CFA.power<-function(J,k,rb,rw,model,n.sims){
signif<-rep(NA,n.sims)
err<-rep(NA,n.sims)
for(s in 1:n.sims){
sim<-data.CFA.sim(J,k,rb,rw)
fit<-tryCatch(sem(model, data=sim), error=function(e) NA)
cfi<- tryCatch(fitMeasures(fit,"cfi"), error=function(e) NA)
rmsea<- tryCatch(fitMeasures(fit,"rmsea"), error=function(e) NA)
srmr<- tryCatch(fitMeasures(fit,"srmr"), error=function(e) NA)
gfi<- tryCatch(fitMeasures(fit,"gfi"), error=function(e) NA)
if(!is.na(cfi) & !is.na(rmsea) & !is.na(srmr) & !is.na(gfi)){
signif[s]<- cfi>=.95 & rmsea<=.06 & srmr<=.08 & gfi >=.9
err[s]<-0
}else{
signif[s]<-FALSE
err[s]<-1
}
}
power<-mean(signif,na.rm=TRUE)
error<-paste("proportion error is",mean(err),sep=" ")
res<-list(power,error)
return(res)
}
The sample size J was ranged from 200 to 270 in steps of 5).
J=seq(200,270,5)
rb.3rw.5<-read.csv("/Users/samanthabouwmeester/rb.3rw.5.csv")[,2]

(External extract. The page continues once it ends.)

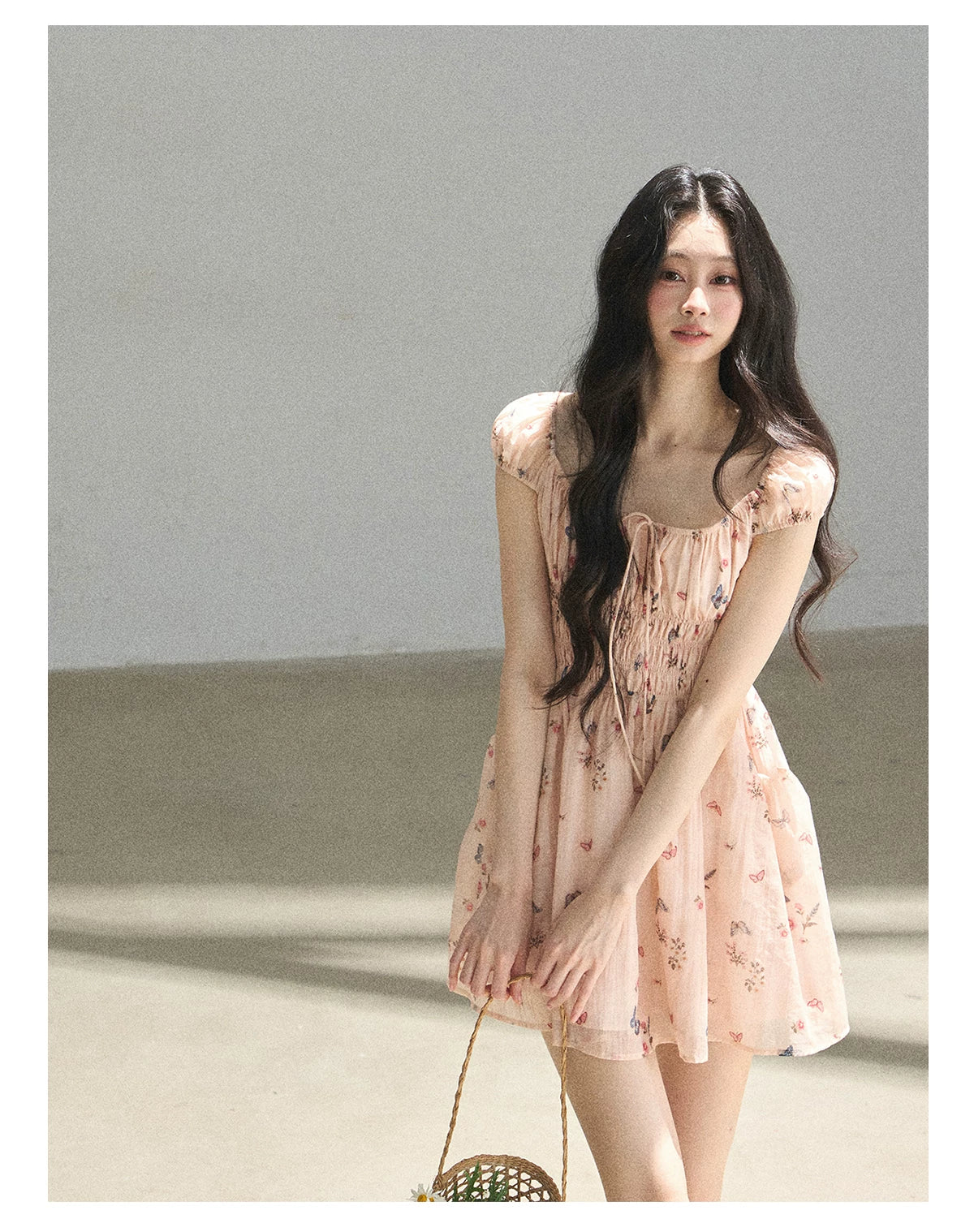 "A Meadow of Dreams" Dutch Cream Ruched Babydoll Mini Dress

df<-data.frame(J,rb.3rw.5)
plot_ly(df,x = df[,1], y =df[,2],
type = 'scatter',
mode="markers+lines",
line=list(width =1),
marker = list(size=2),
showlegend=FALSE,
height=250,width=500)%>%
layout(title="power = .8",xaxis=list(
title ="Sample Size"),yaxis=list(
title ="Power"))%>%
add_segments(x = 200, xend = 270, y = 0.8, yend = .8)

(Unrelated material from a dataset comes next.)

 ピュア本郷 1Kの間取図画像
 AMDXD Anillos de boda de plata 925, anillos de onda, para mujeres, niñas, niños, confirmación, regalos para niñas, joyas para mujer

## A marker object has been specified, but markers is not in the mode
## Adding markers to the mode...
The results show that a sample size of 230 will be sufficient for having a power of .8 to find a good model fit. Note that these results are based on the Math test only and does not guarantee a good fit of the bifactorial model on the literacy test.